Monday, October 12, 2009

Kaleidoscope.







One of the pleasures of taking photos in India is the vivacity of color in this country.

Incognito.






I scorned my brother when he got one... but I have now become an iPhone camera convert. The brilliance of phone cameras is that you can take photos like these, standing only feet away from your subject... completely incognito.
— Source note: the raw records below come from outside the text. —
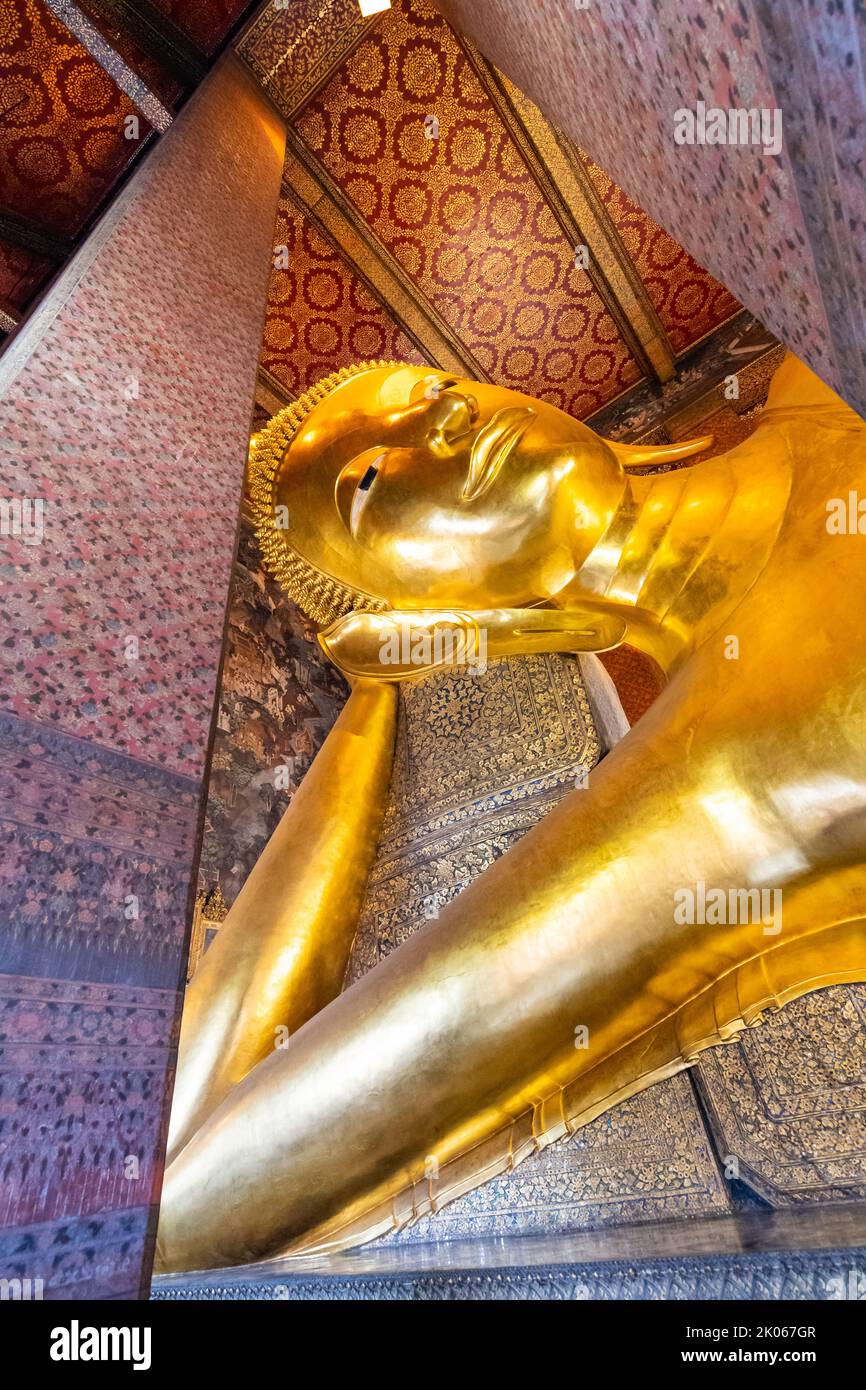 Belle statue de Bouddha couché en or placée dans le temple Wat Pho, Bangkok. Lieu spirituel de la religion du bouddhisme avec de belles ornements sur le pi Banque D'Images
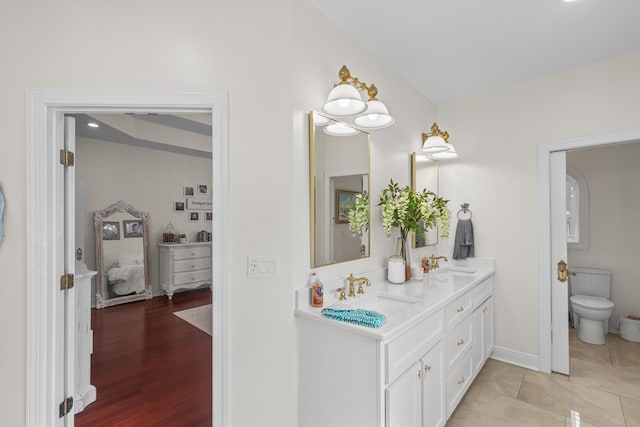 bathroom with toilet, hardwood / wood-style flooring, and vanity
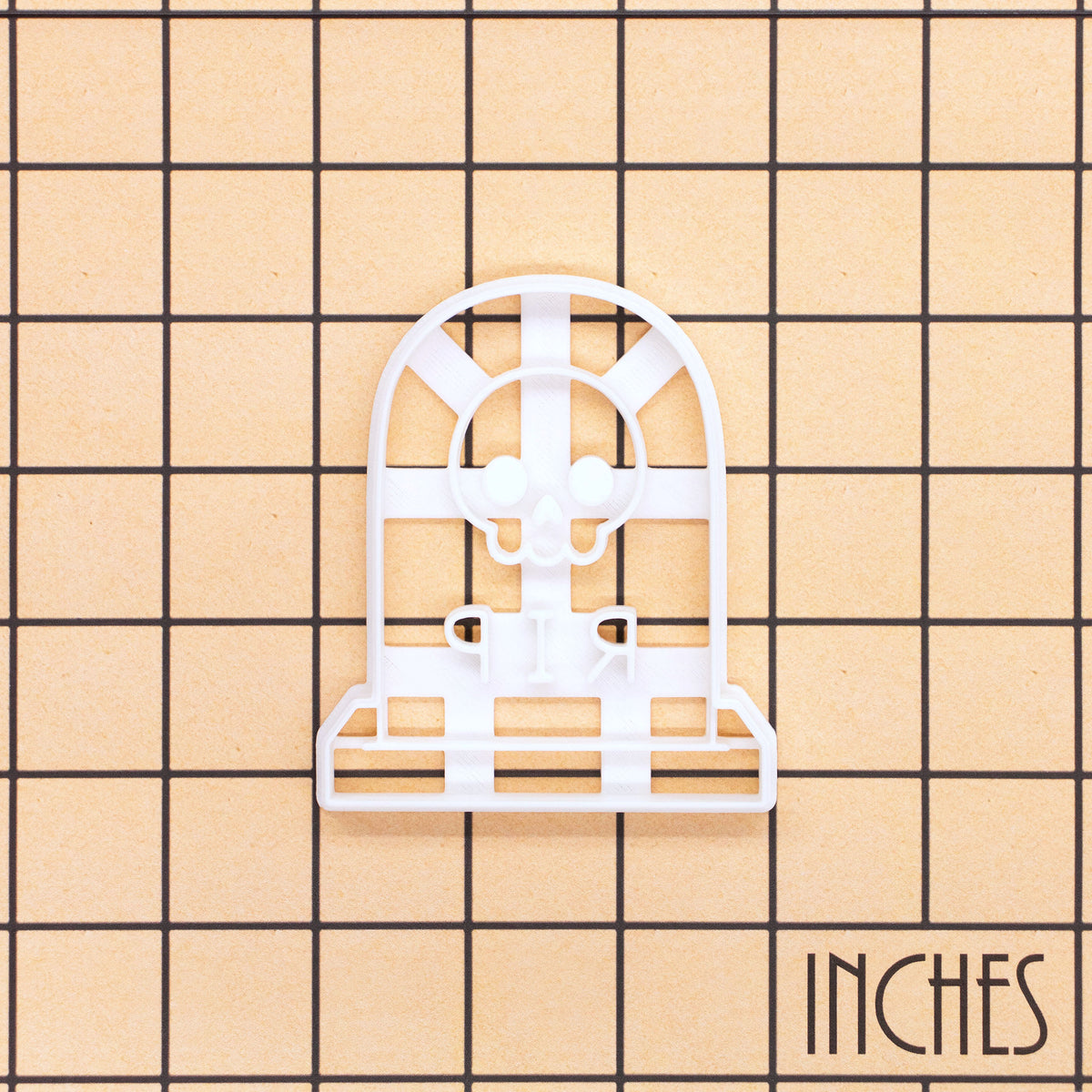 RIP Tombstone with Skull cookie cutter shown on inch measurement grid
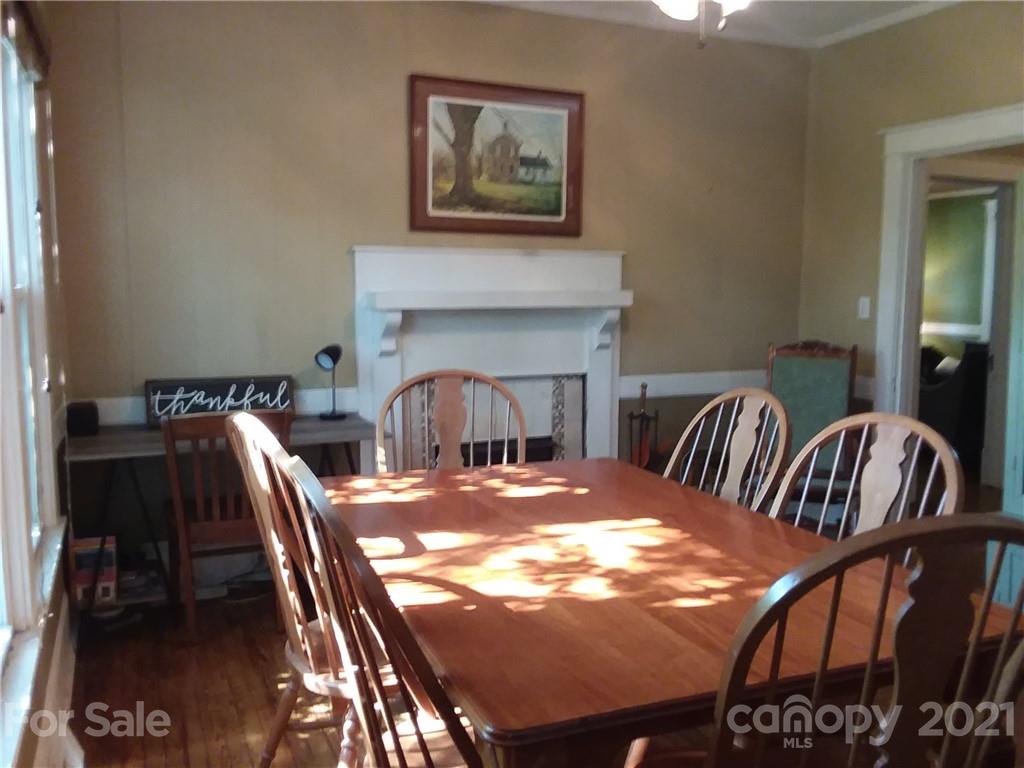 55 Hunter Bridge Road Stony Point, NC 28678 - Photo 11 of 32 a view of a dining room with furniture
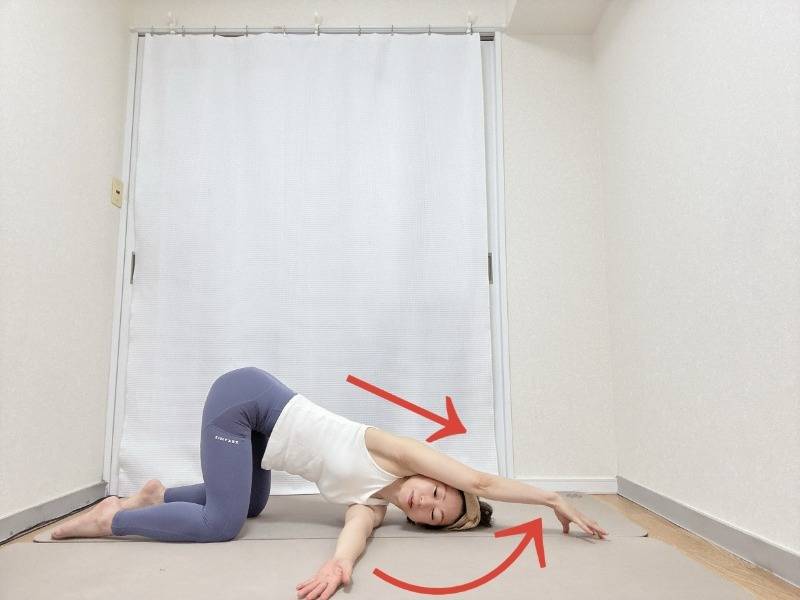 四つ這いから左脇の下へ右腕を通し、左指先で半円を描くように頭上へ伸ばしす背中のストレッチ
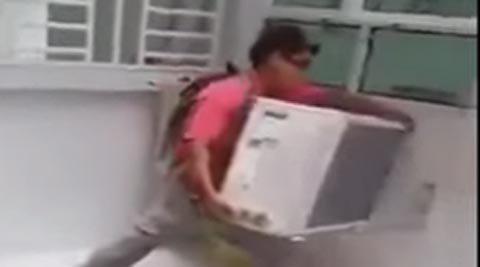 Video: Chinese man’s risky feat as he installs an AC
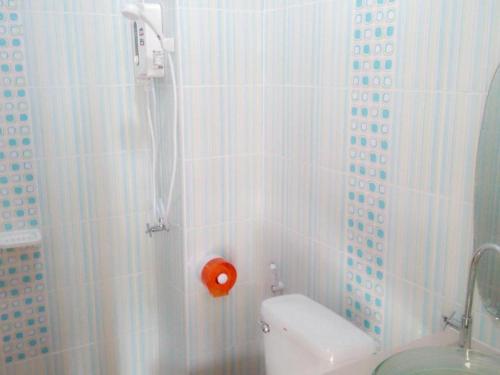 a bathroom with a shower with a toilet in it at Green Home Resort in Surat Thani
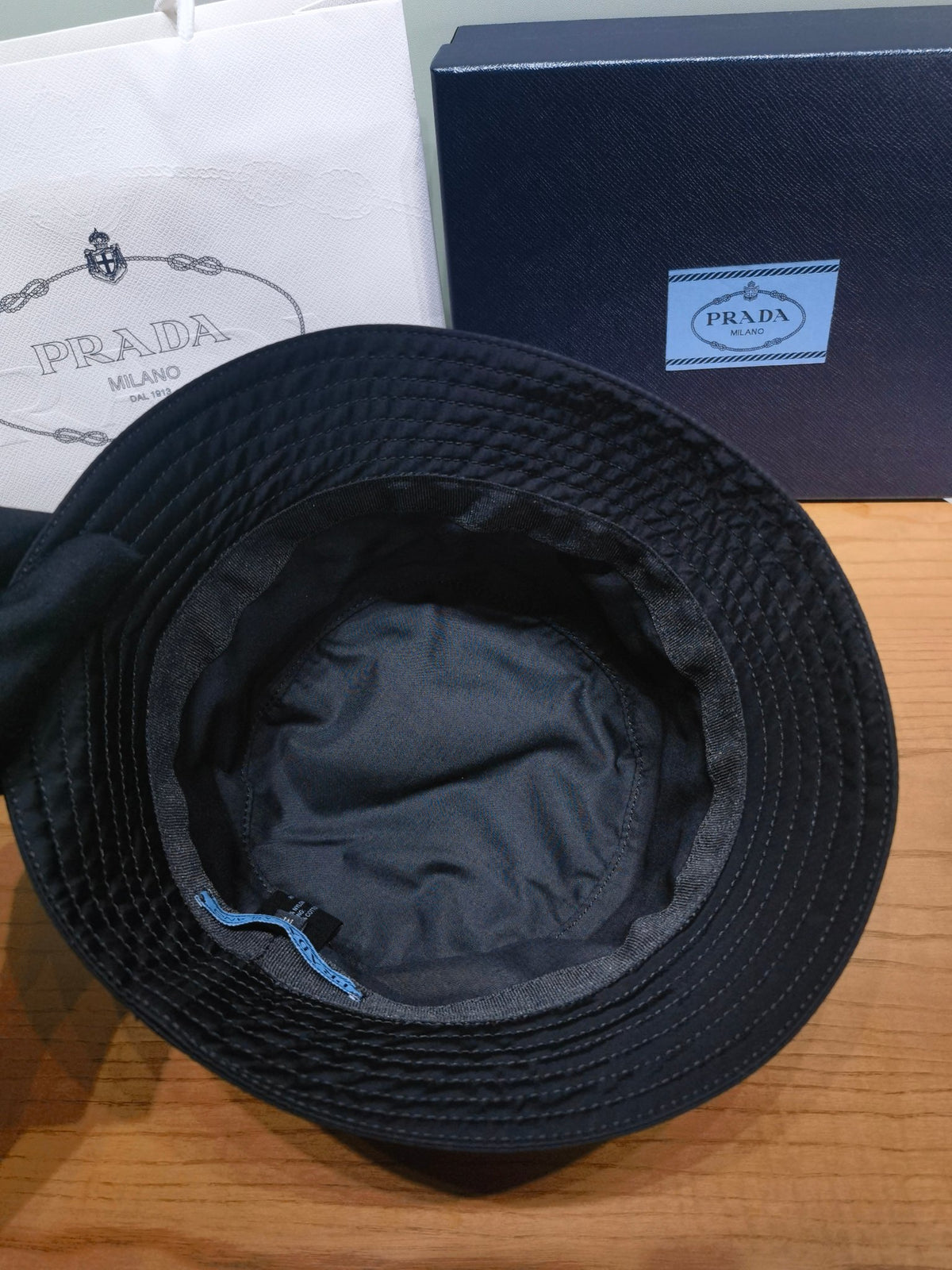 Prada Men's And Women's Fashion Casual Solid Color Triangle Logo Recycled Nylon Fisherman's Hat Style Hat Accessories #78682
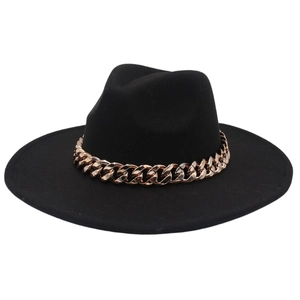 Detail of black wide brim felt fedora hat featuring a chunky rose gold chain decoration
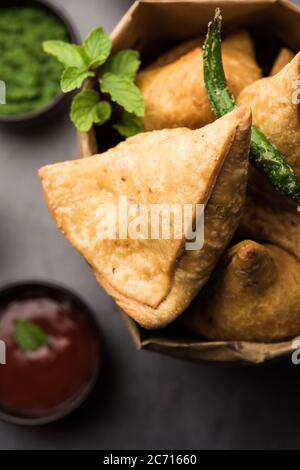Samosa - Gebratenes Gebäck in Dreieckform mit herzhafter Füllung, beliebte indische Teezeit-Snacks, serviert mit grünem Chutney und Tomatenketchup Stockfoto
I love it.

Traffic rules. (aka... The Answer to Last Month's Pop Quiz)


(so, i have figured out that despite good intentions, reserving one hour every evening to blog just doesn't work. there is something debilitating about Bangalore heat that sucks all the energy out of me and by the time i get to the computer, i invariably pass out. so i apologize friends. i know i have been incredibly neglectful of all of you. i need to write you folks about a million personal emails... and i shall because i have a new, improved strategy. today was my first day trying it out... and it has actually worked. i write my ramblings on a piece of paper in my downtime between screening children at the eye hospital and then simply transcribe everything when i get home. not a moment wasted. it's brilliant. so here is the first child of my morning's labour...)

Urban planning is to Indians what sleep is to Stephane: an afterthought. Both seem to live quite well without it. Indians have a singular capacity to thrive in constant chaos--one in which one must be alert at all times because anything could happen... and I mean anything. You must, for example, be ready to find yourself inexplicably on the right side of the road as you race onto a flyover, despite having convinced yourself for decades that the left was as nature intended it (or was that the Brits?). If you were a German, you might panic (with the one remarkable exception of Norbert, of course), but as an Indian you know that everything is still under control. You must be equally quick to discern the oncoming traffic headed straight for you and the gloved hand of a policeman discretely shooing vehicles back to the left side of the road mid-flyover before catastrophe strikes. This is, of course, only if you happen to be on the flyover mid-day. That's a piece of cake. Ah, now, in the middle of the night... that is not for the amateur Bangalorean, no. No oncoming traffic. No waving hand. Just you and the road... unless you happen to miss the moment when you are to magically know that you must switch from right to left, in which case, it is more likely to be you, the road, and a pair of quickly-approaching oncoming headlights.

Admittedly, Indians were not so clever as to intentionally design such a remarkable flyover. It was, rather, the orphan child of an ever-evolving traffic experiment, where push came to shove and some clever public servant had the bright idea of changing the direction of the streets. You see, unlike the Germans and Danes, obsessed with spoonfeeding their populations with rules and regulations, the Indian government believes in its people. It believes that its citizens are an intelligent, enterprising sort fully capable of dealing with such minor traffic deviations. And so right they were.

If you haven't figured it out already... the photo of the road is actually taken on top of this one-of-a-kind flyover. And what's wrong with it? We are on the right side of the road, of course.

Friday, September 25, 2009

Rally-racing the indian way.



One of the things I love about India are its animals. Fuck zoos, farms and dog parks. Here, they have fought long and hard for equal rights among their mammalian peers. Mumbai has been largely sanitized of its bovine bounty, but fortunately, in Bengaluru, cows are still an active part of public life... especially on the roads. Cars may disregard pedestrians, but it's the cows that disregard the cars. I saw these two behemoths stationed outside my street last night, all but entirely blocking traffic. Like silent sentinels they stood as frustrated motorists honked and threatened in vain. Ultimately, it was the cows that won. Ah, there is nothing quite as satisfying for a frustrated pedestrian than to watch dejected motorists shuttle their way about the road to avoid the spotted beasts. Who needs rally racing when you have urban slalom? Cows 1. Cars 0.

Pop Quiz.


What's wrong with this photograph?

Lost in translation.



It's hard to know where to start, so it might as well be the beginning. Let's turn to page 23, step 50... and practice "self-introduction" in Kannada. It's painfully mundane to learn how to introduce oneself in most languages. In Kannada, it's just painfully hilarious....

(clearing my throat)
My name is Alefia Merchant.
I am an Indian and I live in Bangalore.
I have just completed 31 years.
I am a.....VIRGIN?!

While undoubtedly an enormous asset to the marriage-prone and commitment-inclined in this end of the Indian peninsula, is it necessarily the fourth detail one must divulge, I thought? According to Learn Kannada in 30 Days, the answer is a resounding YES. We don't have time to waste. After all, we've only got ourselves 30 days. Virgin today, married tomorrow.

This caused some serious initial eyebrow raising until... I realized it was nothing but a fortuitous mistranslation; unfortunately, yes, the reality is much less entertaining. 'Girl' in Kannada is 'kanya' which also means 'virgin'. I guess, once upon a time, they likely were. Now, we have condoms and women's lib.